• DATA TO PROCESS:
========================
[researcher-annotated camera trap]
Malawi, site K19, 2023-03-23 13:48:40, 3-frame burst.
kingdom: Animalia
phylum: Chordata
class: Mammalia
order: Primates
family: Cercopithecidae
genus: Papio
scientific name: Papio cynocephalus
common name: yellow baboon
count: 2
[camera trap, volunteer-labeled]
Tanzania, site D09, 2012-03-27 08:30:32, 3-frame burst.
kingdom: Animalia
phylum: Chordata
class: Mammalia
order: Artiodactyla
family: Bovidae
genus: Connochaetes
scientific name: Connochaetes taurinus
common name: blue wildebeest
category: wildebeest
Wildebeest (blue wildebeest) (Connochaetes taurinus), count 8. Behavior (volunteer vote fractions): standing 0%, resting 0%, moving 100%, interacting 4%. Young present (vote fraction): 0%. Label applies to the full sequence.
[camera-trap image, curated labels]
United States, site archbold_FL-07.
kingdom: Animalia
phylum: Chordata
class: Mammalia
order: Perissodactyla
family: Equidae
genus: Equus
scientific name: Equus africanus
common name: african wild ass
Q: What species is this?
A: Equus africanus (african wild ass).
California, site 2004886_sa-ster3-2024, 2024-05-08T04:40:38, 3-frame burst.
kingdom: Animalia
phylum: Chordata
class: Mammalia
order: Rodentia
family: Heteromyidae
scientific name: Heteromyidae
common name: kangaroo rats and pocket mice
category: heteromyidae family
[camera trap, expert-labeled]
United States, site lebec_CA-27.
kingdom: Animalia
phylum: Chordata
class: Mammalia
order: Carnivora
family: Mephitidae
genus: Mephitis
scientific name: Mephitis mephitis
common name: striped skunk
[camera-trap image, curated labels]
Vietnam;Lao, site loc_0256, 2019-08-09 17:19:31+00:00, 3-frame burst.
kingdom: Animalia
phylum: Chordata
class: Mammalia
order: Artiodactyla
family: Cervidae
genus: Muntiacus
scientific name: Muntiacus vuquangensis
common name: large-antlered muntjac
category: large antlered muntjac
========================
Pull from the data each line where the string "labeled" turns up.

• RESPONSE TO THE EXERCISE:
[camera trap, volunteer-labeled]
[camera trap, expert-labeled]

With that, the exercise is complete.